70年代中頃から80年代中頃にかけて大ブームとなった薬師丸ひろ子のデビュー作を含む70年代の角川映画をご紹介します

映画不況と言われていた70年代に颯爽と登場した角川映画。独自のプロモーションを展開して次々と映画をヒットさせました。今となっては忘れがちですが、薬師丸ひろ子や原田知世も角川映画でデビューしたんですよね。


角川映画

1976年より製作が開始された「角川映画」。当初は角川書店による書籍と映画のメディアミックス戦略で、角川春樹の号令の下「角川商法」とも呼ばれ映画は大ヒットしました。

角川映画

映画不況と言われていた70年代に突如として現れ、大ヒット作を連発した角川映画の70年代を振り返ります。
まぁ、どれもこれも懐かしい思い出深い作品ですよ。

犬神家の一族

記念すべき角川映画の一作目は、1976年 10月公開の「犬神家の一族」です。これがいきなりの大ヒットとなりました。
全国の書店で原作者である横溝正史のキャンペーンを大々的に行い、当時はあまり行われていなかったテレビCMをバンバン流したのです。


監督:市川崑 
脚本:長田紀生、日高真也、市川崑 
原作:横溝正史 
製作:市川喜一 
製作総指揮:角川春樹 
出演者:石坂浩二、島田陽子、あおい輝彦、高峰三枝子、三國連太郎 
音楽:大野雄二 
主題歌:愛のバラード

犬神家の一族

横溝正史の作品は何度も映像化されていますが、探偵の金田一耕助を原作通りの着物姿で登場させたのはこの映画が初めてです。しかし何と言ってもインパクトがあったのは、不気味なマスク姿の佐清でしょう。

犬神家の一族(1976年版)

人気はあったもののヒット作には恵まれていなかった石坂浩二にとって初めての大ヒット作であり、金田一耕助は当たり役となりました。
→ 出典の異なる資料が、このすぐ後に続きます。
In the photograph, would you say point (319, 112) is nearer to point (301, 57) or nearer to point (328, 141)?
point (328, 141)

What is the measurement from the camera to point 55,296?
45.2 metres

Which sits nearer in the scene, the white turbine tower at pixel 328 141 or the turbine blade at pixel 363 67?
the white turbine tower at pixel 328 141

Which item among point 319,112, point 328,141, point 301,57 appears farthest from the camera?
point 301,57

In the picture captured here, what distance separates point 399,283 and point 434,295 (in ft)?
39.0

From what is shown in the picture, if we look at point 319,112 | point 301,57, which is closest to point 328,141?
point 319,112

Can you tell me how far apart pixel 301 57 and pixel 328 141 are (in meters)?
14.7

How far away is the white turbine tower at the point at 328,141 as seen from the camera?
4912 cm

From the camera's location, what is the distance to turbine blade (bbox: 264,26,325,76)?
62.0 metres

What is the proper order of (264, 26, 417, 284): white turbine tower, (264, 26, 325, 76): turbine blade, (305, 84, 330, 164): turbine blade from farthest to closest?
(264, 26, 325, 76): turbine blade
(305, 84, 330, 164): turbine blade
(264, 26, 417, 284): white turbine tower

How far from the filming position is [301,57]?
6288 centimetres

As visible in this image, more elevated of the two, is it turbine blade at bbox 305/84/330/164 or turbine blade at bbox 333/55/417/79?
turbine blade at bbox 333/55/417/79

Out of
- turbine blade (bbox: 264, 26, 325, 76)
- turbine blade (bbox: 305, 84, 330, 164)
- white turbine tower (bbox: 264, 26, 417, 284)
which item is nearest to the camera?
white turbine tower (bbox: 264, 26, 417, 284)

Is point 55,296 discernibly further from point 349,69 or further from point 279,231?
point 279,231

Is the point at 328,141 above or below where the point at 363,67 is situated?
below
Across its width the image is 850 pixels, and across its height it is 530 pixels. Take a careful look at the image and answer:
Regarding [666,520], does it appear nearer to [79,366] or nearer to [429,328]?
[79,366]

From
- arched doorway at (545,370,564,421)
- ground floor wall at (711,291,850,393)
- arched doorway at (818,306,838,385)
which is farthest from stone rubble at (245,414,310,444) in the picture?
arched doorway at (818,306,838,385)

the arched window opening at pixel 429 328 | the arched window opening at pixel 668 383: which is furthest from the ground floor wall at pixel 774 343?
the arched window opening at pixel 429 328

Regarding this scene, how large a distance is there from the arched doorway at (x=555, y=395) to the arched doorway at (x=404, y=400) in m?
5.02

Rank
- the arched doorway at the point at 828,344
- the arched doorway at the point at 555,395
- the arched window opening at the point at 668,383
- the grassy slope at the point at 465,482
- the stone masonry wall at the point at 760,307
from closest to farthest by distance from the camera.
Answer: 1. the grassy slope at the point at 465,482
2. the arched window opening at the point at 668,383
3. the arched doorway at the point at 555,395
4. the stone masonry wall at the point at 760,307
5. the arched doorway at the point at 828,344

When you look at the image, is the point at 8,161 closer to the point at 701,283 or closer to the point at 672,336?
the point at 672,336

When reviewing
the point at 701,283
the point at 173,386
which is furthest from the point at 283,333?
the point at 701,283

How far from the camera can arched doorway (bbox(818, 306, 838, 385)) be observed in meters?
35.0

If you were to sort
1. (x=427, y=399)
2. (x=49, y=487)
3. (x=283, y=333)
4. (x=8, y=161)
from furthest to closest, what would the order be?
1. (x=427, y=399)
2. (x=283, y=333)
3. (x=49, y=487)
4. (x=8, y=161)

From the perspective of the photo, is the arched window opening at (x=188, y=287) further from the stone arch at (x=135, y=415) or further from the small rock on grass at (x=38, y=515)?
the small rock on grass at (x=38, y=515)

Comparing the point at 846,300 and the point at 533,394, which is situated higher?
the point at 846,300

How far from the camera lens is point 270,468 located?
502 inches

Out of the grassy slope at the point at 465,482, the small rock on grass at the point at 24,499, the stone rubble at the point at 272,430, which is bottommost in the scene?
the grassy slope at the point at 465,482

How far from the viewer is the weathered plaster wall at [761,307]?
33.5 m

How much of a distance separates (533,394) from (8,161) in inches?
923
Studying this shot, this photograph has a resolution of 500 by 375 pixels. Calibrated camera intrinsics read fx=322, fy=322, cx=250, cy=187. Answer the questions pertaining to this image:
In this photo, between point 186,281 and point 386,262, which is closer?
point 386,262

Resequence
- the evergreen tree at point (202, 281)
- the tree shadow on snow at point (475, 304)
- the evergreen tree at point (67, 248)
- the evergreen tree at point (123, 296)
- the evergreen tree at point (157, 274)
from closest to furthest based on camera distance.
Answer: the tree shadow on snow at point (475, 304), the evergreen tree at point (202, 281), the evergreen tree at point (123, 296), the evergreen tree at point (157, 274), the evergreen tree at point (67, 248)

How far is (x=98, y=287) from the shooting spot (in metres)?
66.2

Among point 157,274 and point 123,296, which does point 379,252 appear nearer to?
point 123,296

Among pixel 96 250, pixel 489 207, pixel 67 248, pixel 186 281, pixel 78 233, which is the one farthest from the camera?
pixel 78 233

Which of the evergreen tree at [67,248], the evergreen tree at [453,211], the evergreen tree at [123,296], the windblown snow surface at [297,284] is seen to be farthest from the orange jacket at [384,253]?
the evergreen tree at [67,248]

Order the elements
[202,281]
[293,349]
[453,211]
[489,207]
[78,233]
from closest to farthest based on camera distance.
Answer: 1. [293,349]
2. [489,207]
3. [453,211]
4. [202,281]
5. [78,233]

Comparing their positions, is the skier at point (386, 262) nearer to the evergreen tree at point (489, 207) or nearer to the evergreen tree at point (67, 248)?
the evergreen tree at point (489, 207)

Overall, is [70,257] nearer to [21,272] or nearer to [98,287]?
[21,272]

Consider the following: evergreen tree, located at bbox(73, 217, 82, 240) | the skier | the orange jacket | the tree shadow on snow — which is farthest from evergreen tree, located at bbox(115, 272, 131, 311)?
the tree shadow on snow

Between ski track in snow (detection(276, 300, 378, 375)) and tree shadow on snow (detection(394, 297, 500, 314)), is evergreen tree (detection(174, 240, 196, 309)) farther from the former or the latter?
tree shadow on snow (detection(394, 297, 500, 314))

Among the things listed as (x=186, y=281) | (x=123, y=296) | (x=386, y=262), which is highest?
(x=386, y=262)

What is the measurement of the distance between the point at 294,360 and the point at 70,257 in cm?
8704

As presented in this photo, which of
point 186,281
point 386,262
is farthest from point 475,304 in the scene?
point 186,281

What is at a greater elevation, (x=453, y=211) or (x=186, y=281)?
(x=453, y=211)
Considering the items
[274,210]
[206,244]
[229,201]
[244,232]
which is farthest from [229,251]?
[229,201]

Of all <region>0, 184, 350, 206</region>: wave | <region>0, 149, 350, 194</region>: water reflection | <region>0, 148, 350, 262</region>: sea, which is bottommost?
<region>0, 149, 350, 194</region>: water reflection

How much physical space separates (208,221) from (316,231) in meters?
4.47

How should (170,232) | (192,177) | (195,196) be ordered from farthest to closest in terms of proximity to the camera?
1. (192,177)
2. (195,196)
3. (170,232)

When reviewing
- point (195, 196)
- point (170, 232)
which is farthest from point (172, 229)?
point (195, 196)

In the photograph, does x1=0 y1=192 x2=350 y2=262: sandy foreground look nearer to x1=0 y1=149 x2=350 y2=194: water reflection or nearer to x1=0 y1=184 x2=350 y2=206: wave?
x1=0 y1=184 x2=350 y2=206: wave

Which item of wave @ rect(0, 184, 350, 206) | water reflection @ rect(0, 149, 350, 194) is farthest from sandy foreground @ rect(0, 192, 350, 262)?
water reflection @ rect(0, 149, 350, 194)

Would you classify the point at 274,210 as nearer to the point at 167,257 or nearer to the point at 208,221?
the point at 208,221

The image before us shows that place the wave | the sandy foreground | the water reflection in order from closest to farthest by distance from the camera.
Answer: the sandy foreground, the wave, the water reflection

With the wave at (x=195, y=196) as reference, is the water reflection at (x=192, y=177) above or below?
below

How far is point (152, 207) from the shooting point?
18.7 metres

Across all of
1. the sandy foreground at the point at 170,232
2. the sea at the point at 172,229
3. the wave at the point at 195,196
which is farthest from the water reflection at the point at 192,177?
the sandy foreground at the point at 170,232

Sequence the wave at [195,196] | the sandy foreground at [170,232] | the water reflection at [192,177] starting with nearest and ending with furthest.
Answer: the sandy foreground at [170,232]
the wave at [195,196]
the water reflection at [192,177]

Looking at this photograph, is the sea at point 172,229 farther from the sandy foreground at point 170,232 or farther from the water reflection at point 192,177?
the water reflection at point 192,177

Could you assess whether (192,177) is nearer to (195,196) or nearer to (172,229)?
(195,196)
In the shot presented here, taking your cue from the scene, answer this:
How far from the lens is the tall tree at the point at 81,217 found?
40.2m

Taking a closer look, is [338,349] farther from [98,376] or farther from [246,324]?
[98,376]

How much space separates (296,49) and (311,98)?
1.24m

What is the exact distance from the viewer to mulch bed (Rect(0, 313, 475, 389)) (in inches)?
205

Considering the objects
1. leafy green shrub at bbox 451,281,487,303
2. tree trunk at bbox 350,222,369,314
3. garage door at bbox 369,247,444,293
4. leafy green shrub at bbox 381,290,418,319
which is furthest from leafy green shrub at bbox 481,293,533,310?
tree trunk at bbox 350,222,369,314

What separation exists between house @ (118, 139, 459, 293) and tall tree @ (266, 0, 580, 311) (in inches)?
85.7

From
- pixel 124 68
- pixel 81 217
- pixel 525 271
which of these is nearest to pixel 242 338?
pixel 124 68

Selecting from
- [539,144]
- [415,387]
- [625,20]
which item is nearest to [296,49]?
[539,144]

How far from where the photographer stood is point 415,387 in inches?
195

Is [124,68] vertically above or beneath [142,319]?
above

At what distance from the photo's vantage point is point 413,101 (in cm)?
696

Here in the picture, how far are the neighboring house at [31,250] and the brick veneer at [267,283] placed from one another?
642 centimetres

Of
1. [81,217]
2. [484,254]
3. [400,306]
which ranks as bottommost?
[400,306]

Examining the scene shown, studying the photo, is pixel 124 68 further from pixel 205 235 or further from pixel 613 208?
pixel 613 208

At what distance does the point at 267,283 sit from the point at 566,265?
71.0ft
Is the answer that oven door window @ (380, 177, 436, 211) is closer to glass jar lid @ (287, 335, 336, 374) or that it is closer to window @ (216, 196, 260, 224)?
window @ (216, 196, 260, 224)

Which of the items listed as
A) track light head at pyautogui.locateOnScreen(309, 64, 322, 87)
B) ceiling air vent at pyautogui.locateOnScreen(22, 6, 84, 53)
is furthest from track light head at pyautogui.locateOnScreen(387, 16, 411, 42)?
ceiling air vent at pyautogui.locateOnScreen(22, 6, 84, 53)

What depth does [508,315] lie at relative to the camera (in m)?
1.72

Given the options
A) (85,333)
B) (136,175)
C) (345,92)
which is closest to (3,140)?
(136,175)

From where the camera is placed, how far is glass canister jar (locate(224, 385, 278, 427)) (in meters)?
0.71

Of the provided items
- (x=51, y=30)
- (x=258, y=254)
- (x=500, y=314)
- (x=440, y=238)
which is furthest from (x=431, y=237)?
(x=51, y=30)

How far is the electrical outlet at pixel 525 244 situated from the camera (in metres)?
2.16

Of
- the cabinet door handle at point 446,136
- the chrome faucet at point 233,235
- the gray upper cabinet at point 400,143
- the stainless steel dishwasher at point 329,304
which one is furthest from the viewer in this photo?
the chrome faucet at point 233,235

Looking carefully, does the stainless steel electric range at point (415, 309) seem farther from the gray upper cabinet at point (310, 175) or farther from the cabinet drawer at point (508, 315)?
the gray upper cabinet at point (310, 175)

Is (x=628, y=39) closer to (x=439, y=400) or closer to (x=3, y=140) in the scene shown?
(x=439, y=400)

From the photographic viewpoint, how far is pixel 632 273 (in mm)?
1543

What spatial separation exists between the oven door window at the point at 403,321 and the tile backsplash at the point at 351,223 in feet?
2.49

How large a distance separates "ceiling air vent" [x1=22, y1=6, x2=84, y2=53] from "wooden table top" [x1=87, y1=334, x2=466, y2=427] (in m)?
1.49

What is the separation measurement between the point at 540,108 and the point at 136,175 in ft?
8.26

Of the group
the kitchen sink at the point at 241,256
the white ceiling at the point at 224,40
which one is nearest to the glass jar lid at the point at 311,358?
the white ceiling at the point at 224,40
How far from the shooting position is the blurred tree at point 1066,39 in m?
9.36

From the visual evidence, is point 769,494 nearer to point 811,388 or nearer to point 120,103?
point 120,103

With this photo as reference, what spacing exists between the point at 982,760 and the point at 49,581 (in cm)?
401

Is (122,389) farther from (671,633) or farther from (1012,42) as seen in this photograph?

しかし、その金田一耕助も佐清の前では影が薄く見えます。

人間の証明

15億6000万円の配給収入を記録した「犬神家の一族 」でしたが、1977年10月に公開された「人間の証明」、これもまた大ヒットしました。

監督:佐藤純彌
製作:角川春樹
プロデューサー:吉田達、サイモン・ツェー
脚本:松山善三
撮影:姫田真佐久
美術:中村修一郎
照明:熊谷秀夫
録音:紅谷愃一
編集:鍋島惇
音楽監督・作曲:大野雄二
主題歌:「人間の証明のテーマ」(歌:ジョー山中)
出演者:岡田茉莉子、松田優作、ハナ肇、夏八木勲

人間の証明

今となっては松田優作は勿論のこと、シリアスなハナ肇を観れるのは嬉しい限りです。しかし、しかしです。この映画がヒットした要因はテーマ曲でしょう。

やっぱりいい曲ですね。
この曲は、フラワー・トラベリン・バンドのボーカリストとして実力はあるものの、知る人ぞ知るという存在だったジョー山中を一躍メジャーにしました。

映画の方も配給収入22.5億円と前作を上回る成功を収めています。

野性の証明

角川映画3作目は、前作に続き森村誠一の小説を原作とした「野性の証明」が1978年に公開されています。

監督:佐藤純彌 
脚本:高田宏治 
原作:森村誠一 
製作:角川春樹、坂上順、遠藤雅也 
出演者:高倉健、中野良子、薬師丸ひろ子 
音楽:大野雄二 
主題歌:町田義人「戦士の休息」 
撮影:姫田真佐久 
編集:鍋島惇 
製作会社:角川春樹事務所

野性の証明

前作の人間の証明で「お母さん、僕のあの帽子どうしたでしょうね…」で始まるコピーがテレビで連日流れ流行り言葉のようになりましたが、今作でも「お父さんこわいよ。なにかが来るよ。大勢でお父さんを殺しに来るよ」がとても印象的に宣伝されていました。

角川映画はコピーの作り方が上手かったということですね。

この映画の主演は高倉健ですが、この後角川映画の中心的存在となる「薬師丸ひろ子」のデビュー作です。

野性の証明は、角川映画としては初めてこの年の邦画配給収入の第1位(21億8000万円)となっています。

戦国自衛隊

4作目の1979年 1月公開された「悪魔が来りて笛を吹く」は、角川春樹個人が東映にプロデューサーとして迎えられた純粋な東映映画となりました。

原作はまたしても、横溝正史の金田一耕助シリーズ。但し、金田一耕助を演じるのは西田敏行です。

そして1979年4月公開の高木彬光原作「白昼の死角」。

更に1979年8月には松田優作の主演が嬉しい大藪春彦原作の「蘇える金狼」と続き…、

1979年4本目の問題作「戦国自衛隊」が12月に公開されます。
それにしても、ものすごいペースで制作されていますね。

戦国自衛隊

良くも悪くも超大作、良くも悪くも話題となりました。

原作は半村良のSF小説「戦国自衛隊」です。まさに奇想天外!キャッチコピーの「歴史は俺たちになにをさせようとしているのか」に妙に納得してしまします。

1980年 6月に更なる大作「復活の日」が公開されるのですが、思ったような収益を得ることが出来ず、角川映画の大作路線は70年代の終わりと同時に終了します。

その後は薬師丸ひろ子をはじめ、渡辺典子、原田知世といった専属の主役俳優を発掘し、コンパクトな作品を制作したことで大作路線からの変更は成功することになります。
素晴らしい!これからも魅力的な俳優を育ててほしいものです。